[[ Excerpted text, beginning ]]

# Hunting > The Magazine >  THE FAMOUS GREY STEEL FEST

## baldbob

MAY 26-27 2012

GREG SAID HES GONNA SHOW US HOW HE CAN HIT THE 2500YD PLATE :Thumbsup: 

SOMEONE TO HELP ME DO RANGE MAINTANANCE ON THE FRIDAY BE GOOD..
SPRING HAS MADE THINGS GROW AND SOMEONE HAS TO PAINT THE CLOSE TARGETS....

----------


## Kiwi Greg

> MAY 26-27 2012
> 
> GREG SAID HES GONNA SHOW US HOW HE CAN HIT THE 2500YD PLATE
> 
> SOMEONE TO HELP ME DO RANGE MAINTANANCE ON THE FRIDAY BE GOOD..
> SPRING HAS MADE THINGS GROW AND SOMEONE HAS TO PAINT THE CLOSE TARGETS....


Which Greg was this ????  :ORLY: 

You set the target up & I will try to hit it  :Thumbsup:

----------


## tui_man2

> MAY 26-27 2012
> 
> GREG SAID HES GONNA SHOW US HOW HE CAN HIT THE 2500YD PLATE
> 
> SOMEONE TO HELP ME DO RANGE MAINTANANCE ON THE FRIDAY BE GOOD..
> SPRING HAS MADE THINGS GROW AND SOMEONE HAS TO PAINT THE CLOSE TARGETS....



Do i be the dumb over keen fuck again an paint the front faces? :15 8 212: 

Thats the weekend after we get back?

----------


## veitnamcam

> MAY 26-27 2012
> 
> GREG SAID HES GONNA SHOW US HOW HE CAN HIT THE *2500YD* PLATE
> 
> SOMEONE TO HELP ME DO RANGE MAINTANANCE ON THE FRIDAY BE GOOD..
> SPRING HAS MADE THINGS GROW AND SOMEONE HAS TO PAINT THE CLOSE TARGETS....


Il bring a protractor.MOA aint gonna cut it!  :Grin: 

Seriously tho I'm keen always fun and a few laughs i will have to see how those dates fit

----------


## baldbob

Its the weekend after the thar shoot guys.....

Greg we know you'll try, and we respect you for that :Grin:

----------


## tonka

If i an up that way i would like to come?

[[ Excerpted text, end ]]

(Assigned task):
Copy out the entire Grey Steel Fest thread above word for word, keeping its original spelling, capitals, and punctuation.

[[ Material provided, beginning ]]

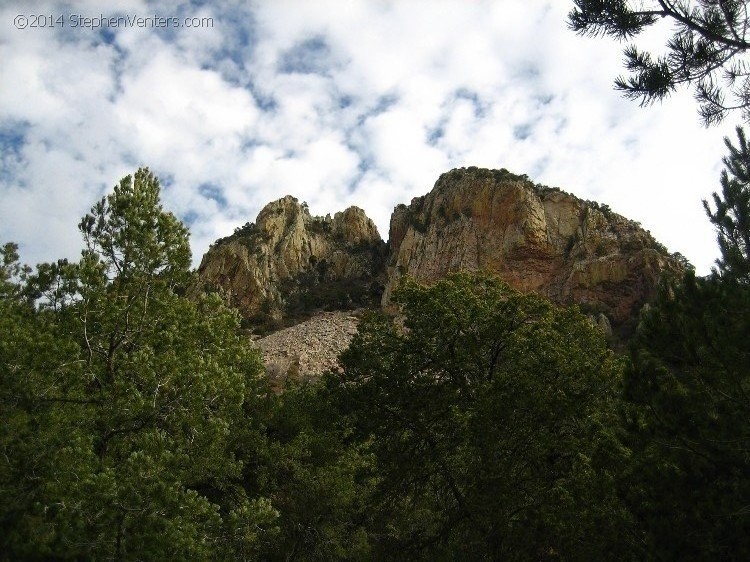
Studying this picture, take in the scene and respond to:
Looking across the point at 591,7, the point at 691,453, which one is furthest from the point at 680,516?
the point at 591,7

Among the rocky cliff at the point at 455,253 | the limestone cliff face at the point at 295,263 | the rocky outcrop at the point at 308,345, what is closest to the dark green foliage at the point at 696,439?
the rocky outcrop at the point at 308,345

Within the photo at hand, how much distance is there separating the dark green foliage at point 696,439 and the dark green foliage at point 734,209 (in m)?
2.89

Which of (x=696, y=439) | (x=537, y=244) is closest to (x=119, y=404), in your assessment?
(x=696, y=439)

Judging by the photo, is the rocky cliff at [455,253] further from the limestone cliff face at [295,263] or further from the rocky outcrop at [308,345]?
the rocky outcrop at [308,345]

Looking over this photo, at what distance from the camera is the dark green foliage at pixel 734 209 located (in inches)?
406

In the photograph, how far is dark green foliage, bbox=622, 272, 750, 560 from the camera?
6676 mm

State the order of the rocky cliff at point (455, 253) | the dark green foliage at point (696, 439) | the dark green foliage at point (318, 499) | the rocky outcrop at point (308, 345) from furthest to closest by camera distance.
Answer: the rocky cliff at point (455, 253) < the rocky outcrop at point (308, 345) < the dark green foliage at point (318, 499) < the dark green foliage at point (696, 439)

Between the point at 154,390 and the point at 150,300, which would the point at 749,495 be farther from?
the point at 150,300

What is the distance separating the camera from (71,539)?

[[ Material provided, end ]]

(Written answer):
# Hunting > The Magazine >  THE FAMOUS GREY STEEL FEST

## baldbob

MAY 26-27 2012

GREG SAID HES GONNA SHOW US HOW HE CAN HIT THE 2500YD PLATE :Thumbsup: 

SOMEONE TO HELP ME DO RANGE MAINTANANCE ON THE FRIDAY BE GOOD..
SPRING HAS MADE THINGS GROW AND SOMEONE HAS TO PAINT THE CLOSE TARGETS....

----------


## Kiwi Greg

> MAY 26-27 2012
> 
> GREG SAID HES GONNA SHOW US HOW HE CAN HIT THE 2500YD PLATE
> 
> SOMEONE TO HELP ME DO RANGE MAINTANANCE ON THE FRIDAY BE GOOD..
> SPRING HAS MADE THINGS GROW AND SOMEONE HAS TO PAINT THE CLOSE TARGETS....


Which Greg was this ????  :ORLY: 

You set the target up & I will try to hit it  :Thumbsup:

----------


## tui_man2

> MAY 26-27 2012
> 
> GREG SAID HES GONNA SHOW US HOW HE CAN HIT THE 2500YD PLATE
> 
> SOMEONE TO HELP ME DO RANGE MAINTANANCE ON THE FRIDAY BE GOOD..
> SPRING HAS MADE THINGS GROW AND SOMEONE HAS TO PAINT THE CLOSE TARGETS....



Do i be the dumb over keen fuck again an paint the front faces? :15 8 212: 

Thats the weekend after we get back?

----------


## veitnamcam

> MAY 26-27 2012
> 
> GREG SAID HES GONNA SHOW US HOW HE CAN HIT THE *2500YD* PLATE
> 
> SOMEONE TO HELP ME DO RANGE MAINTANANCE ON THE FRIDAY BE GOOD..
> SPRING HAS MADE THINGS GROW AND SOMEONE HAS TO PAINT THE CLOSE TARGETS....


Il bring a protractor.MOA aint gonna cut it!  :Grin: 

Seriously tho I'm keen always fun and a few laughs i will have to see how those dates fit

----------


## baldbob

Its the weekend after the thar shoot guys.....

Greg we know you'll try, and we respect you for that :Grin:

----------


## tonka

If i an up that way i would like to come?